Polish culture has a wide diaspora. While there are around 40 million people who stay in Poland, there is a further 20 million people of Polish origin that have immigrated to other parts of the world. Though it is impossible to document each individual experience, the Emigration Museum seeks to educate about the general history of those who left Poland to start a new life in another country.
Opened in 2015, this museum covers the last 200 years and is hosted in a transit building which operated between the 1930s and 1979. Throughout the museum’s exhibitions, they explain the how, where and why of the movement of these people. It is also one of the few places that has free access to Ancestry.com records. So if you are among the 20 million, you can come here and learn more about your family and about a significant part of Polish history.

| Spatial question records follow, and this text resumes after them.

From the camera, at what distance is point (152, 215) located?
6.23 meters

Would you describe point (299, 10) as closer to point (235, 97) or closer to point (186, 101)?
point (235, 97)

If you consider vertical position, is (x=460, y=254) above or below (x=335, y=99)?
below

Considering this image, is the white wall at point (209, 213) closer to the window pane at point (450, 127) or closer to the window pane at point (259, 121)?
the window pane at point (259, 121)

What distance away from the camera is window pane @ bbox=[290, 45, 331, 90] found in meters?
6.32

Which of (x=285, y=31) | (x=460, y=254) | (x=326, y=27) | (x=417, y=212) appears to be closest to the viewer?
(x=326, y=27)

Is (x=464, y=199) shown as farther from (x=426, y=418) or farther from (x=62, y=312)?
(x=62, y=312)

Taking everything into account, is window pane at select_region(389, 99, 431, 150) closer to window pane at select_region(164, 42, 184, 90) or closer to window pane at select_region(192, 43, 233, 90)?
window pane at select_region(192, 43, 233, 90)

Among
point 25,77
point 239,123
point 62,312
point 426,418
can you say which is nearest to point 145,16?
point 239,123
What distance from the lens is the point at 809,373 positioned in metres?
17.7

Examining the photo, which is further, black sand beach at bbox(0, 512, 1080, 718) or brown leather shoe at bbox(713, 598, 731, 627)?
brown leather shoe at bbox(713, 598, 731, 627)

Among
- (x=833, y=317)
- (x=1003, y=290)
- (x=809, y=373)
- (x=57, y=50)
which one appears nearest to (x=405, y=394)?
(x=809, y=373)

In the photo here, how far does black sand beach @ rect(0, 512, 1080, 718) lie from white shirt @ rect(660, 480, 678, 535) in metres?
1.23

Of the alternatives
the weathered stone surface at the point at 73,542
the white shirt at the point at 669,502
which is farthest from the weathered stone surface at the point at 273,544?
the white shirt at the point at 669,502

The Experyment Science Centre
This is something for the whole family! Advertising itself as “learning through fun”, the Experyment Science Centre - or Centrum Nauki Experyment - first opened in 2007 as a facility in the city to promote science and support education. This is available to all ages, from workshops for toddlers to lectures for adults.

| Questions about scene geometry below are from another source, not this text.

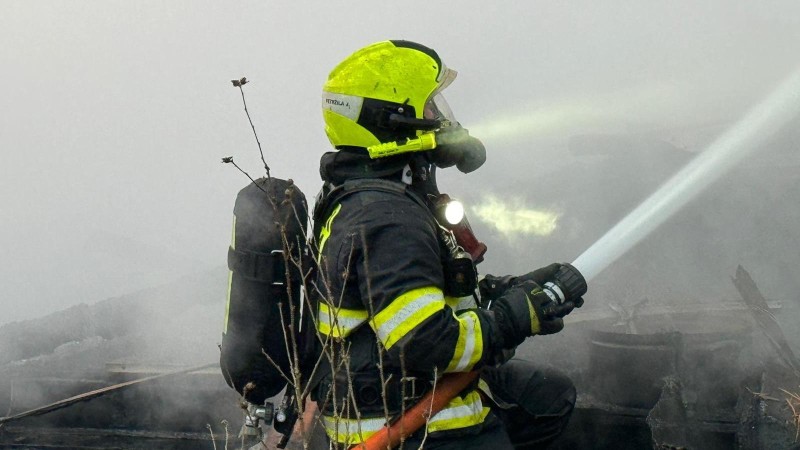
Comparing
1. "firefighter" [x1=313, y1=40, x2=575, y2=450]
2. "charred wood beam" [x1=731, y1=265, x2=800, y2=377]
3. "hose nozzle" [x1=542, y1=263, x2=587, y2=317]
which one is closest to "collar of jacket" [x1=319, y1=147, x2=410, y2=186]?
"firefighter" [x1=313, y1=40, x2=575, y2=450]

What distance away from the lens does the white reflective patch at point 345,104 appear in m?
2.85

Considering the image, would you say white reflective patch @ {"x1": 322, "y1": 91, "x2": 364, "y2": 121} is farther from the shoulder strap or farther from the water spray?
the water spray

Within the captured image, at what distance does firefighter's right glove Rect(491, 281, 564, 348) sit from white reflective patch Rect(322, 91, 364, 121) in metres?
0.97

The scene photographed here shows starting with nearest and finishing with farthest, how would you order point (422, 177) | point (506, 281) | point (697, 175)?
point (422, 177) < point (506, 281) < point (697, 175)

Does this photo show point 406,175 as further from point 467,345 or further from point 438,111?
point 467,345

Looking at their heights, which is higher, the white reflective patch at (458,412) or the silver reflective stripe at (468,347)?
the silver reflective stripe at (468,347)

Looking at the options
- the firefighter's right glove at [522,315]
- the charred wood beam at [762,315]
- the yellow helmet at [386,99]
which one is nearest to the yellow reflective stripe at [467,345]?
the firefighter's right glove at [522,315]

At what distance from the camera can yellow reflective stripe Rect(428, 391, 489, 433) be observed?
2.71m

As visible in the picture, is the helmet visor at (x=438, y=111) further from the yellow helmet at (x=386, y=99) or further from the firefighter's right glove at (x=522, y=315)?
the firefighter's right glove at (x=522, y=315)

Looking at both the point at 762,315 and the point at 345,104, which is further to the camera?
the point at 762,315

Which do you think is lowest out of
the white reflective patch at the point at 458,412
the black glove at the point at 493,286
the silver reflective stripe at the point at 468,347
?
the white reflective patch at the point at 458,412

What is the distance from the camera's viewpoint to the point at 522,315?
2682 mm

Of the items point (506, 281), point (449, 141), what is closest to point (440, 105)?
point (449, 141)

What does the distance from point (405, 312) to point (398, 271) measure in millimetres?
147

A lot of the exhibitions are interactive, and the importance of this establishment in its roles has made it a part of the UNESCO Global Network of Learning Cities. This makes for a great opportunity to learn about the wonders of science altogether.
Torpedo Launch Station
While the Blyskawica may be a proud reminder of Poland’s role in the Second World War, this final attraction that sits in decay represents the other end of the spectrum. About 1,000 feet off the coast, the Torpedo Launch Station - or Torpedownia - is all that remains of a torpedo testing facility installed by the Germans.
When the Soviet forces claimed Poland after the conclusion of WWII, they took the remaining equipment and blew up the pier that connected the facility to the mainland, with the rest of the pier being demolished in the 1990s. It is a popular destination for urban explorers, but I warn you not to go on - this site is in a state of disrepair and could collapse at any point. So if I were you, sunbathe, enjoy the beach, and take a photo of the station before the sea reclaims it.
Where to Stay
Budget - Olkuska 107 A
Though it is a fair distance away from many of Gdynia’s attractions, the price tag of a stay at this property is too good to ignore, with the additional benefit of free parking.
Mid Range - SQUARE APARTMENTS GDYNIA
Sitting by the Gdynia beachfront, these apartments are especially ideal for couples to stay together.
Luxury - Antares Hotel
The studio at this hotel offers one of the most comfortable stays within Gdynia, with a billiards room and indoor swimming pools to help take a load off after a long day of exploring Gdynia.